== 题目 1 ==
从这篇视频会议项目的帖子里摘出“值得注意的是，QNetworkAccessManager 及其创建的 QNetworkReply”和“和操作 QNetworkReply 对象，并且该线程必须有一个正在运行的事件循环。”之间的原文，开头和结尾都要包括。

== 原文 ==
事情是这样的，我最近正在写一个cloudmeeting-视频会议项目。环境是VS+mvsc+vcpkg(中间环境变更和重构就不再说了)，使用了libdatachannel和ffmpeg以及QT，opus+h264编码，提供RTMP+webRTC两种推流方式，其中做了很多C++新特性的安全措施，并且设计了安全的分级日志系统。前段时间卡在libdatachannel的集成上面很久，现在有AI的加成下，自己只需要简单读读源码中的例子就能够开始写代码了，这的确是方便不少，但是这样的方式内心也难免会忐忑，每每出了问题都需要重新去看库源码，不敢相信AI的判断，这样浪费时间也是这一次卡了这么久的原因。下面展示一下我的源码，并引出问题部分

mainwindow初始化

/// mainwindow.cpp
    //WebRTC推流线程
    m_webRTCPublisherThread = new QThread(this);
    m_webRTCPublisher = new WebRTCPublisher(m_publishPacketQueue);
    m_webRTCPublisher->moveToThread(m_webRTCPublisherThread);
    m_webRTCPublisherThread->start();
    QMetaObject::invokeMethod(m_webRTCPublisher, "initThread", Qt::QueuedConnection);

    void MainWindow::on_createmeetBtn_clicked() {
        connect(m_audioEncoder, &ffmpegEncoder::initializationSuccess, this, &MainWindow::audioEncoderReady);
        connect(m_videoEncoder, &ffmpegEncoder::initializationSuccess, this, &MainWindow::videoEncoderReady);
        if (m_isAudioRunning || m_isVideoRunning) {
            ui->createmeetBtn->setEnabled(true);
            qDebug() << "Joining meeting...";
            QString webRTCsignalingUrl = "http://10.0.0.10:1985/rtc/v1/publish/";/// 方便演示，写死链接
            QString webRTCstreamUrl = "webrtc://10.0.0.10/live/teststream"; // WebRTC 的流地址

            AVCodecContext *videoCtx = m_videoEncoder->getCodecContext();
            AVCodecContext *audioCtx = m_audioEncoder->getCodecContext();

            if (!videoCtx || !audioCtx) {
                QMessageBox::warning(this, "Error", "Encoders are not ready yet.");
                return;
            }
                QMetaObject::invokeMethod(m_webRTCPublisher, "init", Qt::QueuedConnection,
                                  Q_ARG(QString, webRTCsignalingUrl),
                                  Q_ARG(QString, webRTCstreamUrl));

        QMetaObject::invokeMethod(m_webRTCPublisher, "startPublishing", Qt::QueuedConnection);
    } else {
        ui->createmeetBtn->setEnabled(false);
    }
}

推流初始化

void WebRTCPublisher::initThread() {
    m_networkManager = new QNetworkAccessManager(this); /// 这里是重点，将一个QNetworkAccessManager放在了m_webRTCPublisherThread线程中
    rtcPreload();
    connect(m_networkManager, &QNetworkAccessManager::finished, this, &WebRTCPublisher::onSignalingReply);
}

值得注意的是，QNetworkAccessManager 及其创建的 QNetworkReply 对象尤其依赖于它们所属线程的事件循环来处理网络操作的异步结果（如图 DNS 查询完成、连接建立、数据接收、请求完成或出错等）。这些内部操作最终会通过 finished, errorOccurred 等信号通知你的代码。因此，你必须在 QNetworkAccessManager 对象所属的同一个线程中创建 (post, get 等) 和操作 QNetworkReply 对象，并且该线程必须有一个正在运行的事件循环。

== 练习记录 ==
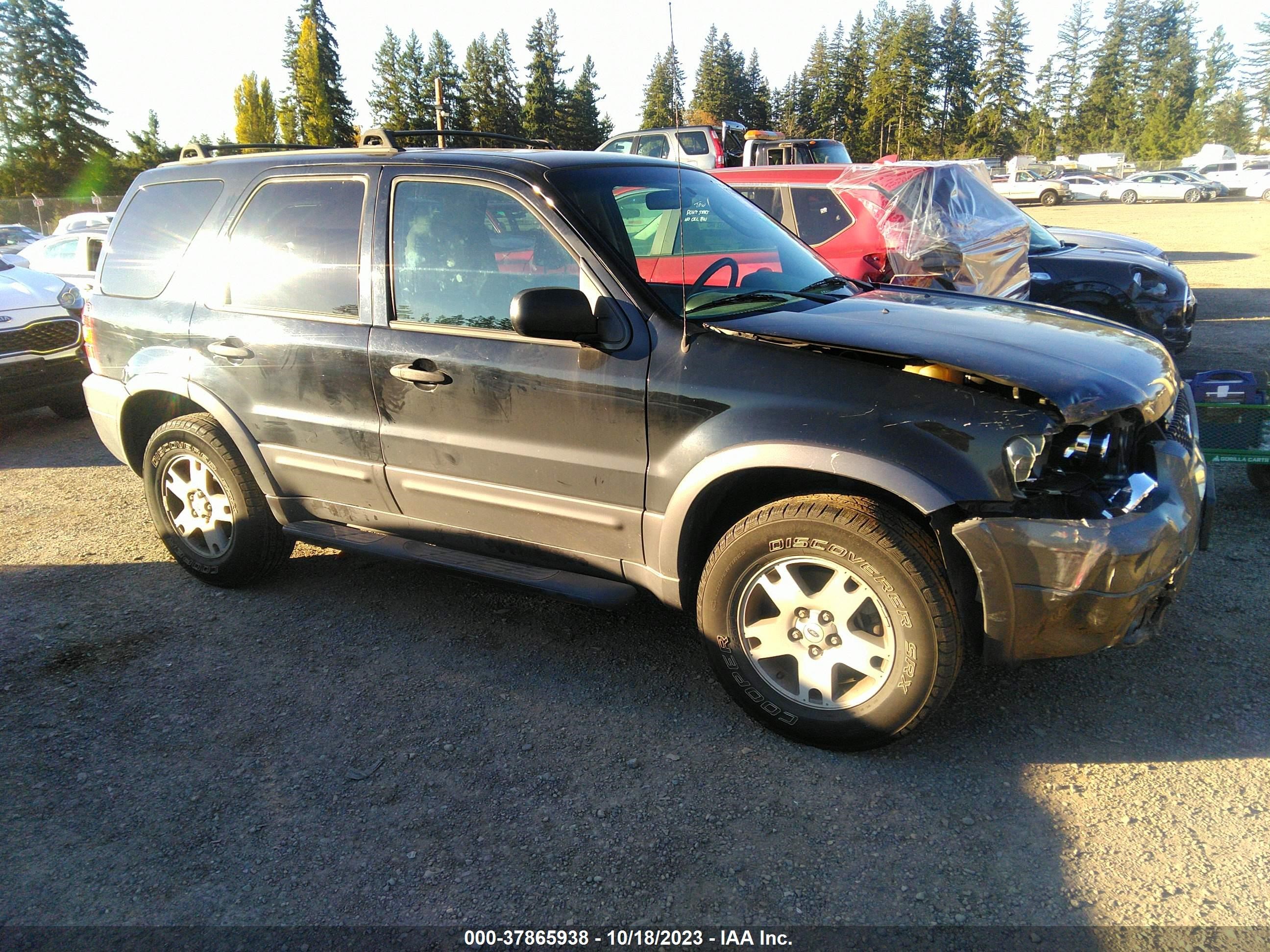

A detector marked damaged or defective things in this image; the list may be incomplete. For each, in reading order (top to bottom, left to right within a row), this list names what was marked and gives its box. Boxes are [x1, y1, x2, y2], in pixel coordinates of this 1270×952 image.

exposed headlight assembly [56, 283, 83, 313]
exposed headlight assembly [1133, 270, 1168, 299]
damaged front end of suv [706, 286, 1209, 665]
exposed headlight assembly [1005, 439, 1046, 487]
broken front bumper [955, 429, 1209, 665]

* * *

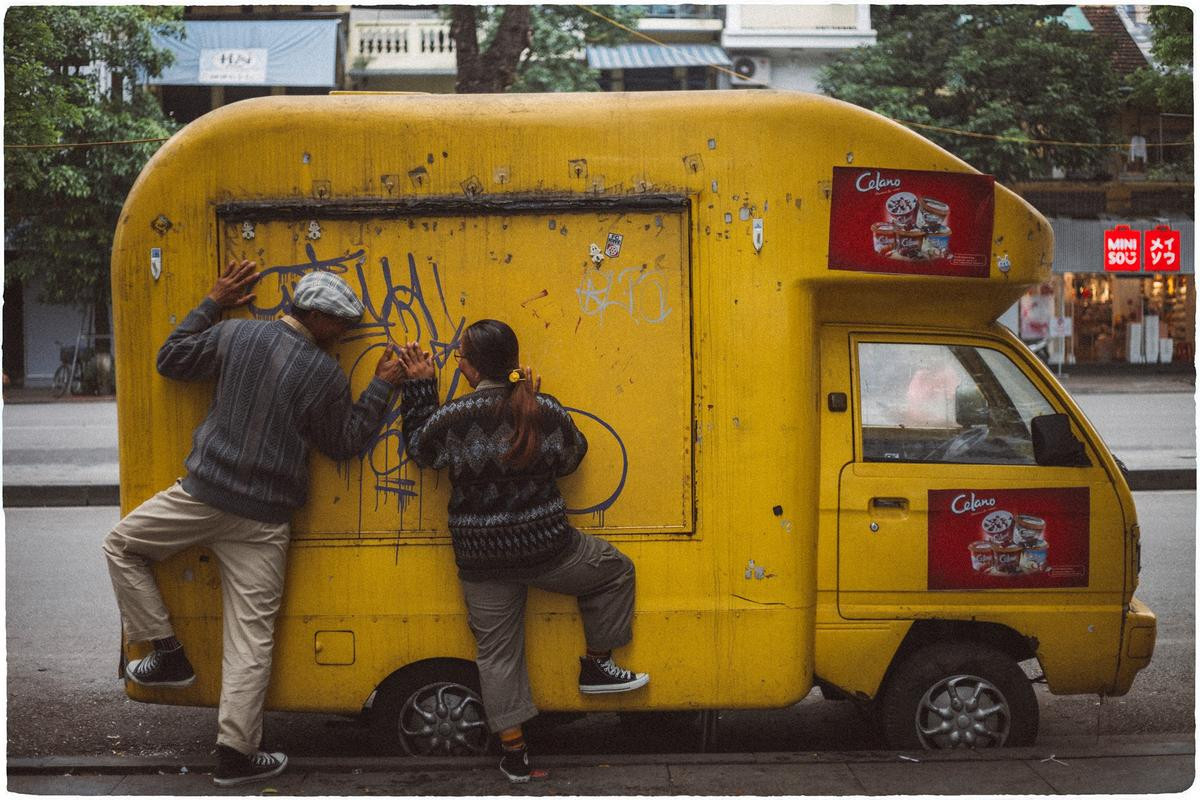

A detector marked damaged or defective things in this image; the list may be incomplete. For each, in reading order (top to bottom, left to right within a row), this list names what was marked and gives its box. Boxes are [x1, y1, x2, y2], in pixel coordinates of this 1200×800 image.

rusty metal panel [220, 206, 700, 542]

...

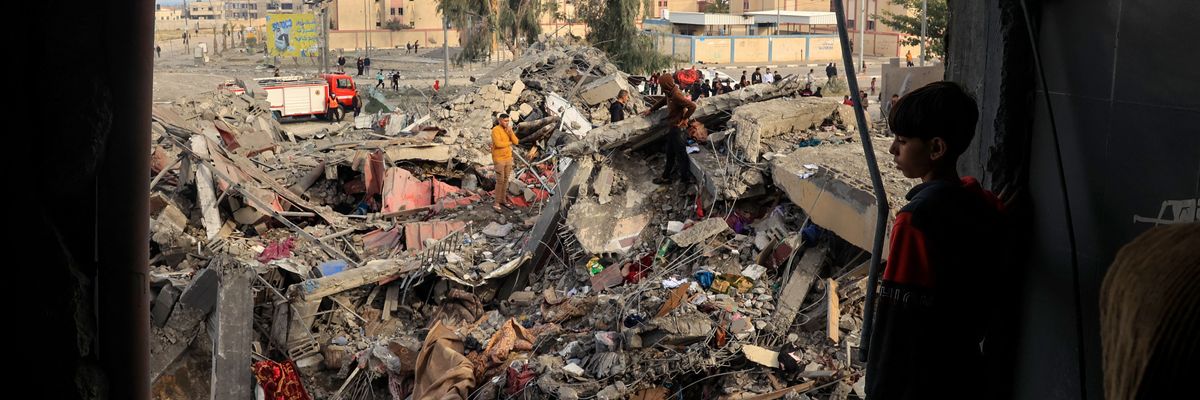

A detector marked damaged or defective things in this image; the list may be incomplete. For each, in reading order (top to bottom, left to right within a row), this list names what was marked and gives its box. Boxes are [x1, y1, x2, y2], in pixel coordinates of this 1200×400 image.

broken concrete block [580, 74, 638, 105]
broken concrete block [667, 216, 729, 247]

== 题目 2 ==
照抄列表里含“this 1200×400 image.”的那一行到含“broken concrete block [667, 216, 729, 247]”的那一行，首尾两行都算在内，只抄这几行。

== 练习结果 1 ==
值得注意的是，QNetworkAccessManager 及其创建的 QNetworkReply 对象尤其依赖于它们所属线程的事件循环来处理网络操作的异步结果（如图 DNS 查询完成、连接建立、数据接收、请求完成或出错等）。这些内部操作最终会通过 finished, errorOccurred 等信号通知你的代码。因此，你必须在 QNetworkAccessManager 对象所属的同一个线程中创建 (post, get 等) 和操作 QNetworkReply 对象，并且该线程必须有一个正在运行的事件循环。

== 练习结果 2 ==
A detector marked damaged or defective things in this image; the list may be incomplete. For each, in reading order (top to bottom, left to right within a row), this list names what was marked and gives its box. Boxes are [x1, y1, x2, y2], in pixel coordinates of this 1200×400 image.

broken concrete block [580, 74, 638, 105]
broken concrete block [667, 216, 729, 247]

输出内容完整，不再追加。